Part 3. Matthew Levitt, terrorism expert
- Arguably, the events of the past few weeks help delegitimize terrorist groups.
- Accomplished regime overhaul in a few days, when terrorists couldn't do so through years of activity.
- Typical pattern: Unity of opposition during overthrow; sharp splits during government formation.
- Oil supply concerns go beyond days and weeks; could be months or years of disruption in some cases.
- Saudis could send forces into Bahrain if they perceive a risk of Bahrain being pulled into Iran's orbit.
- Appears to be low risk at present.
- Still, Saudis were disappointed that Bahrain pulled back from violently putting down the protests.

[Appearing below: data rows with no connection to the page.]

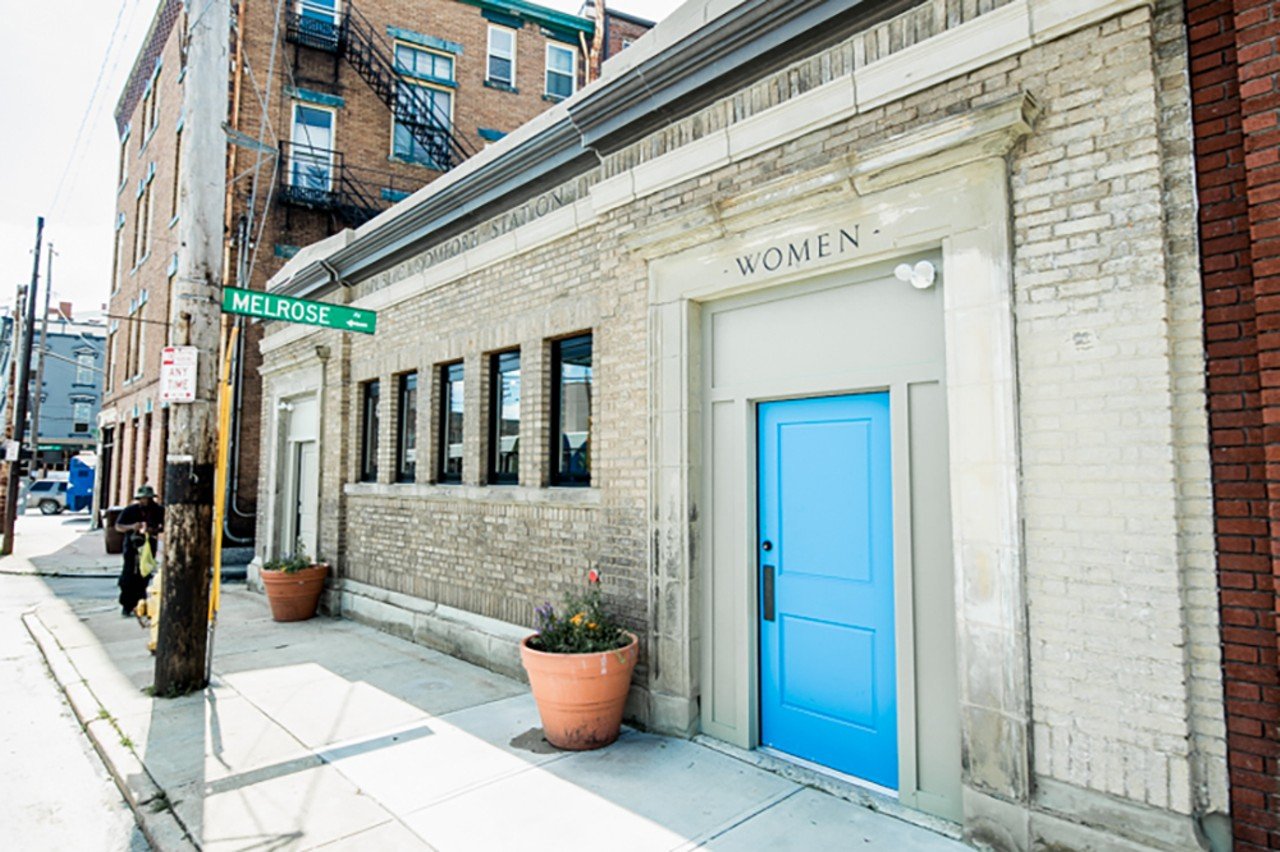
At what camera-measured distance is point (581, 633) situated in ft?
18.3

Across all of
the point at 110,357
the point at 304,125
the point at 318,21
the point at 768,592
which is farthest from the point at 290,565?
the point at 110,357

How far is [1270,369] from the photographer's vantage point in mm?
3102

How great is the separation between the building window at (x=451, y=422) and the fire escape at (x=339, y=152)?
32.3ft

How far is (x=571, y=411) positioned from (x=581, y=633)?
245 cm

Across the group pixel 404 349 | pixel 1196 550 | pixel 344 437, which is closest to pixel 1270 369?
pixel 1196 550

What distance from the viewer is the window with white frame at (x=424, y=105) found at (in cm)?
1856

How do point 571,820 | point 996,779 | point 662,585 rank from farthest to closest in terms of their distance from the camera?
point 662,585, point 571,820, point 996,779

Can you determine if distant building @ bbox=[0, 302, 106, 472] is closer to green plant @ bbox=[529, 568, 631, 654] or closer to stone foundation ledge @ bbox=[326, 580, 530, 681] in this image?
stone foundation ledge @ bbox=[326, 580, 530, 681]

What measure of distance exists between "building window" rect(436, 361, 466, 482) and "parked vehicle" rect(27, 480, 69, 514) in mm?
37511

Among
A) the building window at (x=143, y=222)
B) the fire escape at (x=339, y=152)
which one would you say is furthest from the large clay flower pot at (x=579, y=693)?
the building window at (x=143, y=222)

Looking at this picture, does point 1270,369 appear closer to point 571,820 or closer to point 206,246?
point 571,820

- The Saudi government is talented at buying stability.
- The only risky region for them is the oil-rich, Shia-dominated east.
- The United States has limited leverage in this situation.
- No-fly zone in Libya may be on the table.
- If we don't respond when Qaddafi is strafing protesters with gunfire from helicopters, it's hard to imagine a level of oppression that would be sufficient for us to respond.
- International financial response has been strong, preventing former officials from stealing money from Egypt, Tunisia, etc.
Part 4. Lawrence Eagles, oil expert
- Oil market late to wake up to risks, but now very volatile.
- Recent low volatility was unrealistic given the geopolitical situation.
- Conversely, sudden extremes may be an overreaction.
- There is a need to take stock of actual risks, and probabilities of various outcomes.
- Libya oil outage likely to last months, but the loss is finite.
- Saudis are selling oil from storage, offsetting losses.
- We may not see another contagion event.
- Moderating risk plus new supply would lead oil prices down.
- Initial dip would meet resistance from nervous buyers.
- Longer-term lack of contagion could lead to lower prices much closer to recent historical levels.
- The OECD will be very concerned about higher energy prices' effect on global growth.
- Very worried about return to recession.